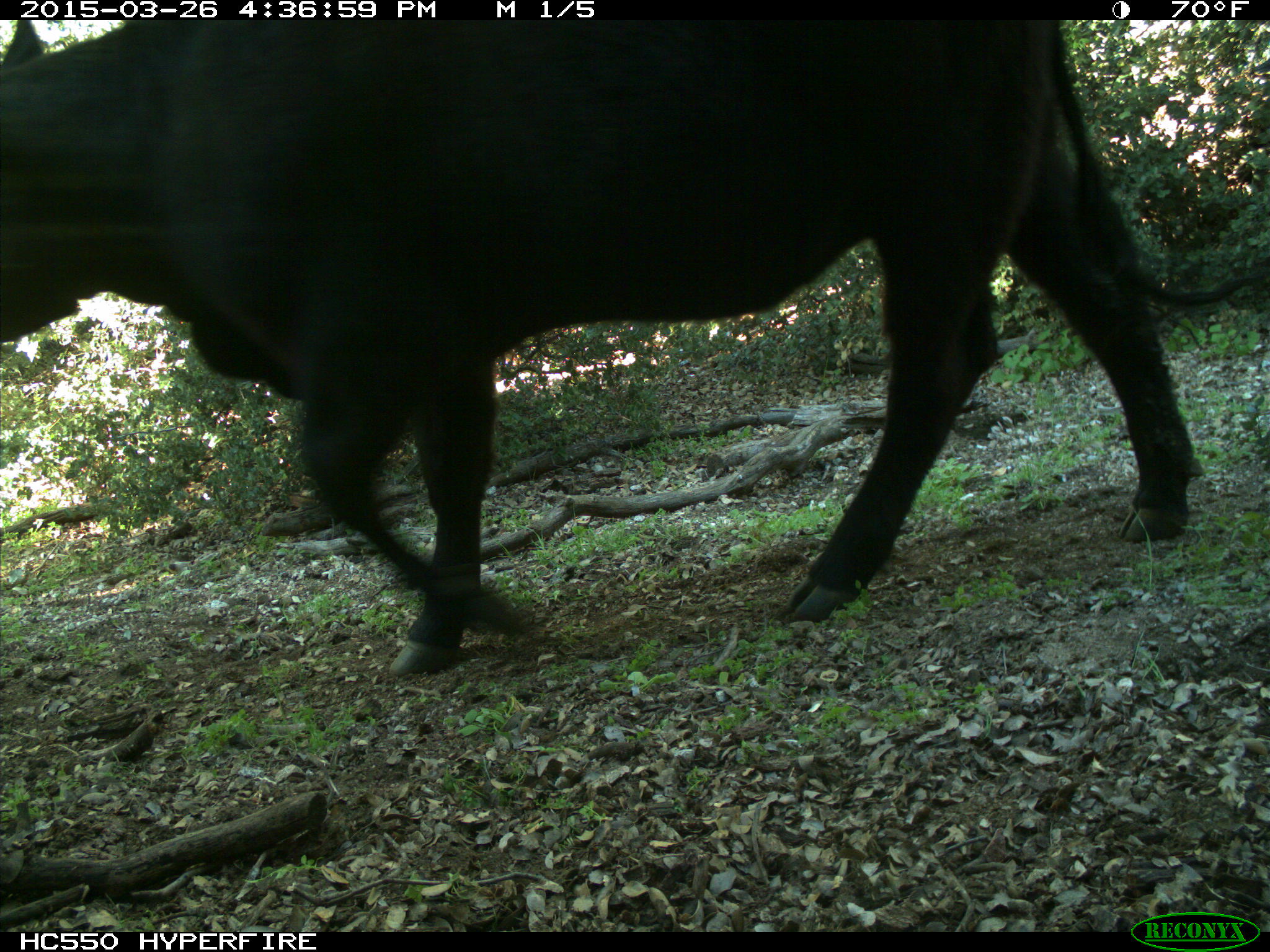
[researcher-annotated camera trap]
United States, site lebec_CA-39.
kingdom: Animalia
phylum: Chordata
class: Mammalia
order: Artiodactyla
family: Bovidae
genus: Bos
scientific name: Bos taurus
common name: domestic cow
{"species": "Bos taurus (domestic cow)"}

────────────────────

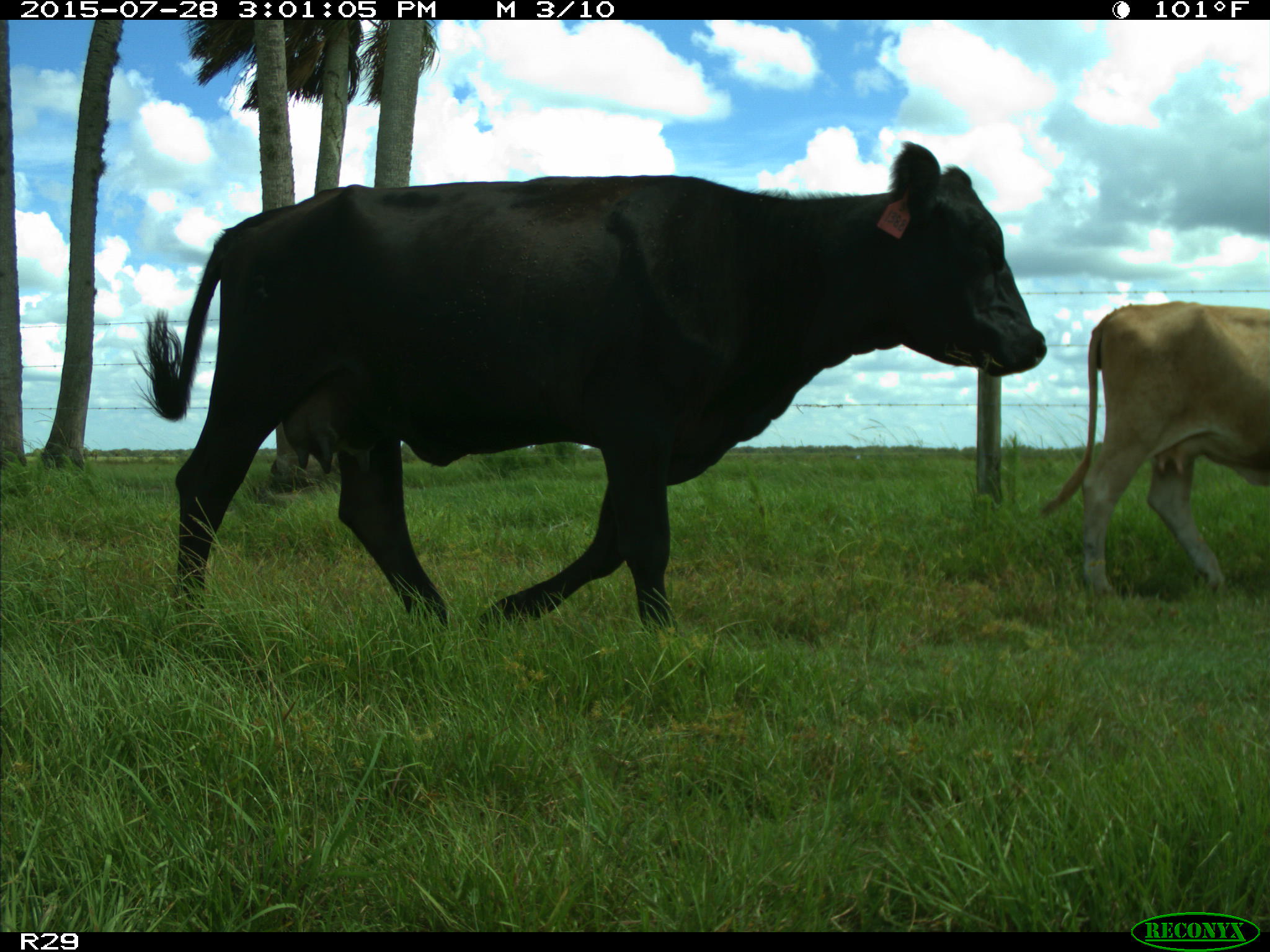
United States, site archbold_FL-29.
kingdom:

────────────────────

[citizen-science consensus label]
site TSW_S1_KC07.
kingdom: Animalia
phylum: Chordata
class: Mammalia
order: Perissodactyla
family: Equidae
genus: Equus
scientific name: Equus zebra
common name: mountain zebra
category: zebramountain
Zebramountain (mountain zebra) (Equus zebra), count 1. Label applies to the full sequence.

────────────────────

◆ WHAT NEEDS TO BE DONE: In the entries above, identify every line with the string "United".

◆ RESPONSE FOR THIS EXERCISE:
United States, site lebec_CA-39.
United States, site archbold_FL-29.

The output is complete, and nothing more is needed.